-- Goal --
Convert everything from the line that contains "What choice from" down to the end of the data into a JSON list of strings, one string per line and with blank lines omitted.
═════ Given records
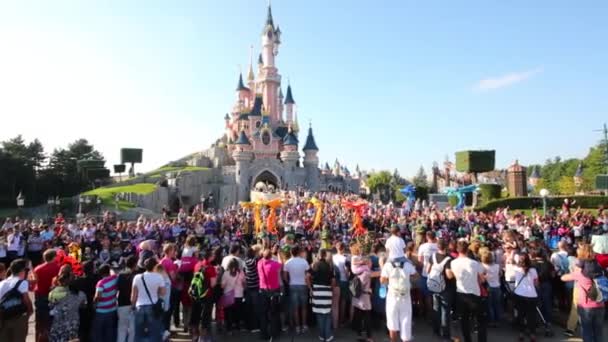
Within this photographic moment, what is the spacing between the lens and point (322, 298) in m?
6.13

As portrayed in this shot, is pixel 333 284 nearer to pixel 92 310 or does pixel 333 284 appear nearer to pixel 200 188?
pixel 92 310

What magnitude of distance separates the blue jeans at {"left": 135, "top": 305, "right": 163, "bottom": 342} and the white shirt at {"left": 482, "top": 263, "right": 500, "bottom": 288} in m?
5.18

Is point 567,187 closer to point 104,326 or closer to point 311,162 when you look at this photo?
point 311,162

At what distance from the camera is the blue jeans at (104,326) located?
5418 mm

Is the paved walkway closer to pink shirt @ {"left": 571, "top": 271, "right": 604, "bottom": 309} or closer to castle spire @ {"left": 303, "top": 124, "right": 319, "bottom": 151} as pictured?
pink shirt @ {"left": 571, "top": 271, "right": 604, "bottom": 309}

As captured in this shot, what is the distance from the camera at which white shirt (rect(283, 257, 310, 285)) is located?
6.43 metres

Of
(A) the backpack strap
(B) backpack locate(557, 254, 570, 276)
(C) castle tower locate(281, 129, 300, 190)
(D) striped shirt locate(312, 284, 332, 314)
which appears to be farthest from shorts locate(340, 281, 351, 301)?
(C) castle tower locate(281, 129, 300, 190)

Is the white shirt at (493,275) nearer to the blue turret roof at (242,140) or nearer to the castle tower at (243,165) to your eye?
the castle tower at (243,165)

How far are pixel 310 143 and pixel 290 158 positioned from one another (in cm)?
446

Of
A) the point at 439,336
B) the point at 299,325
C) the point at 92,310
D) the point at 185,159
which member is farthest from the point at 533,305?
the point at 185,159

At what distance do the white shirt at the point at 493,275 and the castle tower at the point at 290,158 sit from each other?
4822 centimetres

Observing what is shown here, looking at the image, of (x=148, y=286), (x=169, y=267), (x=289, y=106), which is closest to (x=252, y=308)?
(x=169, y=267)

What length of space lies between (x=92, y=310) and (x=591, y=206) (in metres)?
38.4

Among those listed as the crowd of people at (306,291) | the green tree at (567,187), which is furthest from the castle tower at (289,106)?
the crowd of people at (306,291)
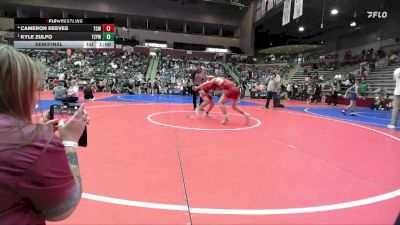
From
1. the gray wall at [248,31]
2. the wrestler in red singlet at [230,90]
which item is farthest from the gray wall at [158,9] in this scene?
the wrestler in red singlet at [230,90]

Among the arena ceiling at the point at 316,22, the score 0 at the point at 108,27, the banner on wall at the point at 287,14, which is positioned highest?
the arena ceiling at the point at 316,22

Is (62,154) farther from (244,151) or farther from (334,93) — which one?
(334,93)

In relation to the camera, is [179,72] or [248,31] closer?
[179,72]

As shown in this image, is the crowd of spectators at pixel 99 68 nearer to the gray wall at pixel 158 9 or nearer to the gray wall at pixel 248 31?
the gray wall at pixel 158 9

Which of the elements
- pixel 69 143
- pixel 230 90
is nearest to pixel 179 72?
pixel 230 90

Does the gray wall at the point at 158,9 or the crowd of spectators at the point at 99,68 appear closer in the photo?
the crowd of spectators at the point at 99,68

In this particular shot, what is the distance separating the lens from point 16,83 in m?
1.07

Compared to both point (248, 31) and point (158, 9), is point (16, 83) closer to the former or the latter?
point (158, 9)
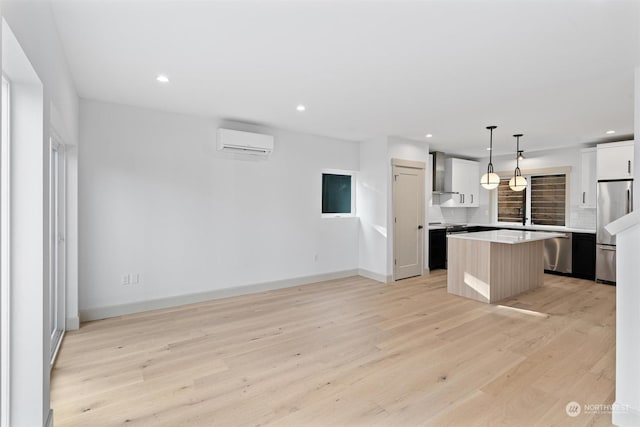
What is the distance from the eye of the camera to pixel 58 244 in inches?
132

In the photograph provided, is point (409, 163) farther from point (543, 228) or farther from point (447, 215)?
point (543, 228)

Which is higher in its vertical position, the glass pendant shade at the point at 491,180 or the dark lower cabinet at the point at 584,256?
the glass pendant shade at the point at 491,180

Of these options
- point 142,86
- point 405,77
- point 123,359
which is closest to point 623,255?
point 405,77

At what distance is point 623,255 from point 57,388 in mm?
4028

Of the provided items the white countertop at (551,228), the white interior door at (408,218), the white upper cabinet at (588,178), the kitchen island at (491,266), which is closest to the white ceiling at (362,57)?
the white interior door at (408,218)

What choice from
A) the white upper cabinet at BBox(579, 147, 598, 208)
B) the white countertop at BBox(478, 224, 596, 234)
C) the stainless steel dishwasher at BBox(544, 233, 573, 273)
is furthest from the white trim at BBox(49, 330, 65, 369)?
the white upper cabinet at BBox(579, 147, 598, 208)

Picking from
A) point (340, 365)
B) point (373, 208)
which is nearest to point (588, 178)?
point (373, 208)

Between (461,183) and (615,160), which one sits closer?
(615,160)

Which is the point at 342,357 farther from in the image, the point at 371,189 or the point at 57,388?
the point at 371,189

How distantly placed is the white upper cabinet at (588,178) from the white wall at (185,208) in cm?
483

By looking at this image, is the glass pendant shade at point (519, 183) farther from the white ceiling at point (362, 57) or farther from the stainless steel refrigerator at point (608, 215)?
the stainless steel refrigerator at point (608, 215)

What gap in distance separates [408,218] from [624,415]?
13.7 ft

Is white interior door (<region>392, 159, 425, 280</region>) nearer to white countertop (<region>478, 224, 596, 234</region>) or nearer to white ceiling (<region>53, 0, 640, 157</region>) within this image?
white ceiling (<region>53, 0, 640, 157</region>)

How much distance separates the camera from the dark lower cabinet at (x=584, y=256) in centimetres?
583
══════════
-- Written solution --
[
  "What choice from",
  "A) the white upper cabinet at BBox(579, 147, 598, 208)",
  "B) the white countertop at BBox(478, 224, 596, 234)",
  "C) the stainless steel dishwasher at BBox(544, 233, 573, 273)",
  "is furthest from the white trim at BBox(49, 330, 65, 369)?",
  "the white upper cabinet at BBox(579, 147, 598, 208)",
  "Picking from",
  "A) point (340, 365)",
  "B) point (373, 208)",
  "which is nearest to point (588, 178)?",
  "point (373, 208)",
  "Between (461,183) and (615,160), which one sits closer?",
  "(615,160)",
  "Which is the point at 342,357 farther from in the image, the point at 371,189 or the point at 57,388?",
  "the point at 371,189",
  "How distantly placed is the white upper cabinet at (588,178) from the white wall at (185,208) in cm?",
  "483",
  "By looking at this image, is the glass pendant shade at point (519, 183) farther from the white ceiling at point (362, 57) or farther from the stainless steel refrigerator at point (608, 215)?",
  "the stainless steel refrigerator at point (608, 215)",
  "What gap in distance separates [408,218] from [624,415]?",
  "13.7 ft",
  "Is white interior door (<region>392, 159, 425, 280</region>) nearer to white countertop (<region>478, 224, 596, 234</region>) or nearer to white ceiling (<region>53, 0, 640, 157</region>) within this image?",
  "white ceiling (<region>53, 0, 640, 157</region>)",
  "How much distance separates the camera from the dark lower cabinet at (x=584, y=256) in centimetres?",
  "583"
]